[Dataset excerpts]
######

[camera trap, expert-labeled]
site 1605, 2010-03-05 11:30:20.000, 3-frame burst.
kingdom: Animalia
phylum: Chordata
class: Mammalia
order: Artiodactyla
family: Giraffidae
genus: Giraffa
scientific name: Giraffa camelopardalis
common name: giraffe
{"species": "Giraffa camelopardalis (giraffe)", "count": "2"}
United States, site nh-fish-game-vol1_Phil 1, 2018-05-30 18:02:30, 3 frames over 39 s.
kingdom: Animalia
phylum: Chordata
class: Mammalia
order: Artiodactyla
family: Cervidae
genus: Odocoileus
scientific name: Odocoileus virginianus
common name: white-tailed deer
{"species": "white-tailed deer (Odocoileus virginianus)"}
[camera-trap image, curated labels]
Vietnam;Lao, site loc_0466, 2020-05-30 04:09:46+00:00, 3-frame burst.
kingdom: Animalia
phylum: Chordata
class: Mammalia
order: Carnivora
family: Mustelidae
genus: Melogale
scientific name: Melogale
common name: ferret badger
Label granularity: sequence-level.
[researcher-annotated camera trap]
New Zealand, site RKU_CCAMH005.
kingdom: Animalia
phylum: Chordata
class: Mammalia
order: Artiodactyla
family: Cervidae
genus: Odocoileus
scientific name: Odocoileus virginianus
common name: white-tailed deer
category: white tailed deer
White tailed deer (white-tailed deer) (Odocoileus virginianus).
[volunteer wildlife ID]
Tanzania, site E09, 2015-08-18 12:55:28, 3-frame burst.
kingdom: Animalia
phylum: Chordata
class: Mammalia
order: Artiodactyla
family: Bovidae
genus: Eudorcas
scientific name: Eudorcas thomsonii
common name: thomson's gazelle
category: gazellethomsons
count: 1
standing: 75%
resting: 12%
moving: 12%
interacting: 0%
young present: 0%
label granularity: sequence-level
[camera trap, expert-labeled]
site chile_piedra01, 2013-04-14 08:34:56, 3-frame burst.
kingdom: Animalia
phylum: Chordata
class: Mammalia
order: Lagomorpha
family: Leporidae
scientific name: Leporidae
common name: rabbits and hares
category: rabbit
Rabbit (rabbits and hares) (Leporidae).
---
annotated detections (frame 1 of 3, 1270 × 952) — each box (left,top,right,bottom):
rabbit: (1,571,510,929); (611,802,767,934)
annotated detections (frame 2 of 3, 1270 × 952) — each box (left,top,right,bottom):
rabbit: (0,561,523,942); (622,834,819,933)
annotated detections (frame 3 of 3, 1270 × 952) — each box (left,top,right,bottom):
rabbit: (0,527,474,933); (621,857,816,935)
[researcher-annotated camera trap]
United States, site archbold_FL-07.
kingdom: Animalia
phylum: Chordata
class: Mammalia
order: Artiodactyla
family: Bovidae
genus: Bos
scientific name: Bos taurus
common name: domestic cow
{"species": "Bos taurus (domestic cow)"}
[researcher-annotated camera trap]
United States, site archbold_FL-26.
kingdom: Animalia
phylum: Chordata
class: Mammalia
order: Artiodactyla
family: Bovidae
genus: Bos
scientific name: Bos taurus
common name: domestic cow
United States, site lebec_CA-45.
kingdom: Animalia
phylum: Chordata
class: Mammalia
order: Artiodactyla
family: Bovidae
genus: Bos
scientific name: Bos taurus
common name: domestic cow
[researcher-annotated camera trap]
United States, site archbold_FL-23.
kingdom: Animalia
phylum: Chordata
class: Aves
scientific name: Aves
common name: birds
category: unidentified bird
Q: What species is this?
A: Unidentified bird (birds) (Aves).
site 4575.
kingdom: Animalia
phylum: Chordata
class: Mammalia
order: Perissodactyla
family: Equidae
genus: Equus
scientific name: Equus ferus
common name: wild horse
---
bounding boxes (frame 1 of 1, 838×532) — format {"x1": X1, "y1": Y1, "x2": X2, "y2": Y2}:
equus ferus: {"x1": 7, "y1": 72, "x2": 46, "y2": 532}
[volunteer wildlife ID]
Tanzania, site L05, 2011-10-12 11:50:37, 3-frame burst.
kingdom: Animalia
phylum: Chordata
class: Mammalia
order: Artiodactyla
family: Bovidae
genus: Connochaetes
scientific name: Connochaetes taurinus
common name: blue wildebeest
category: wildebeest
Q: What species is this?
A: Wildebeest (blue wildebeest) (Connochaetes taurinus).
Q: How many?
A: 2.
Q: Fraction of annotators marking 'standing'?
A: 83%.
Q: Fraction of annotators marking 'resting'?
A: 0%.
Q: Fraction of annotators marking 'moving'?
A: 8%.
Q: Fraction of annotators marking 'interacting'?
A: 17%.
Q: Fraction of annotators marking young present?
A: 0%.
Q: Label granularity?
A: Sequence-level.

######

» **Exercise directions**: Of all the entries above, how many lines contain "States"? Give the number alone.

» **Solution to the exercise**: 5